Through homeschooling we also develop character traits with our children. This is far more important than knowing how to balance a chemistry equation or write a paper (although these still matter). By providing your own paideia for your children, you can control the focus. First is God, character is second, then life skills, and finally - subjects.
There was something beautiful about the one-room schoolhouse. And if you have multiple children to homeschool, you can recreate this. The youngest will advance and grow as they see what the oldest children are doing. You can all work on similar subjects together, at varying levels. The oldest children can come alongside the youngest and help teach them. Science has proven that students learn and retain more information when they have to teach others what they know. The one-room schoolhouse is student-centered.
Today’s educational model is similar to a mass production assembly line. The education is not student-centered. The student and the learning process are no longer at the heart of education. Now, efficiency and cost are dictating the business of education.
The Gift and Joy of Teaching my Children
Nothing is more rewarding or fulfilling than watching your child learn and seeing those lightbulb moments: seeing it click… and watching it all come together. It is the biggest blessing to see my 6-year-old reading books on his own. He can even take turns reading from the Bible with us during family Bible time. And to know that I taught him! What a blessing. I have watched him struggle and I have watched him succeed.
It’s not an easy journey. Homeschooling is hard! There will be days when you cry. There will be days when your child cries. There will be days when you both cry. There will be days when you want to quit and run away. But God will be there with you every step of the way. And as He promised, He will go alongside you as you glorify Him by training up your child.
Scriptures:
The following scriptures point us to the call to homeschool and train up our children.

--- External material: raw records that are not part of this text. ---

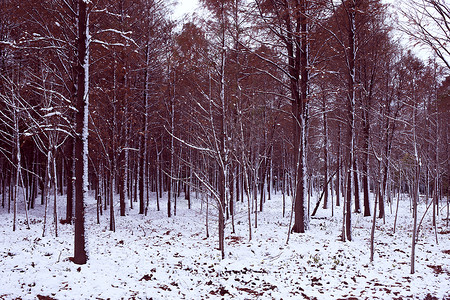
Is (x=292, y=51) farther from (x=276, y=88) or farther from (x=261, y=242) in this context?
(x=261, y=242)

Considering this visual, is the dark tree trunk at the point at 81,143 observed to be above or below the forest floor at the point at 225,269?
above

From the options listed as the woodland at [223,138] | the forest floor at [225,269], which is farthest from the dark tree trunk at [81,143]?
the forest floor at [225,269]

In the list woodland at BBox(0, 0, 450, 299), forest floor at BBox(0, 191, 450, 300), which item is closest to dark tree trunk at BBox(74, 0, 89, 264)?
woodland at BBox(0, 0, 450, 299)

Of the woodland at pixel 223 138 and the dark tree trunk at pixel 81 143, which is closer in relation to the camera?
the woodland at pixel 223 138

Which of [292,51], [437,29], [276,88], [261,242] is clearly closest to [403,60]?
[276,88]

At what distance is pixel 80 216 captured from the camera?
7320mm

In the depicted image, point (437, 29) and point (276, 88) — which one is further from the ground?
point (276, 88)

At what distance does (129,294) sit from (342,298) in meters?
4.46

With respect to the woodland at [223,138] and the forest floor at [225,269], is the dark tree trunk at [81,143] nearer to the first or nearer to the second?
the woodland at [223,138]

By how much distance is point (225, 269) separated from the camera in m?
7.51

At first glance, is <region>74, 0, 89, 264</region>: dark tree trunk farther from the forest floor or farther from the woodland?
the forest floor

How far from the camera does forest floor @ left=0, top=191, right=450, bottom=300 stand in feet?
19.8

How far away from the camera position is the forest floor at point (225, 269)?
6035 mm

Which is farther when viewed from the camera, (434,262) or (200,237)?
(200,237)
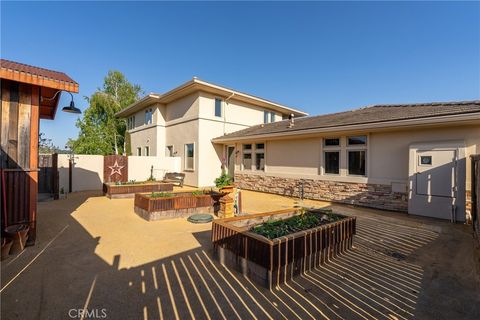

By wisdom a house is built,
and by understanding it is established;
by knowledge the rooms are filled
with all precious and pleasant riches.
Proverbs 24:3-4
You shall love the Lord your God with all your heart and with all your soul and with all your might. And these words that I command you today shall be on your heart. You shall teach them diligently to your children, and shall talk of them when you sit in your house, and when you walk by the way, and when you lie down, and when you rise. You shall bind them as a sign on your hand, and they shall be as frontlets between your eyes. You shall write them on the doorposts of your house and on your gates.
Deuteronomy 6:5-9
Listen, my sons, to a father’s instruction; pay attention and gain understanding. I give you sound learning, so do not forsake my teaching.
Proverbs 4:1-2
The fear of the Lord is the beginning of knowledge. Stubborn fools despise wisdom and discipline. My son, listen to your father’s discipline, and do not neglect your mother’s teachings, because discipline and teachings are a graceful garland on your head and a golden chain around your neck.
Proverbs 1:7-9
Start children off on the way they should go, and even when they are old they will not turn from it.
Proverbs 22:6
Fulfilled longing is sweet to the soul, but avoiding evil is detestable to the fool. Whoever keeps company with the wise becomes wise, but the companion of fools suffers harm. Disaster pursues the sinful, but good will reward the righteous.
Proverbs 13:19-21
So then, just as you received Christ Jesus as Lord, continue to live your lives in him, rooted and built up in him, strengthened in the faith as you were taught, and overflowing with thankfulness. See to it that no one takes you captive through hollow and deceptive philosophy, which depends on human tradition and the elemental spiritual forces of this world rather than on Christ.
Colossians 2:6-8
All Scripture is God-breathed and is useful for teaching, rebuking, correcting and training in righteousness, so that the servant of God may be thoroughly equipped for every good work.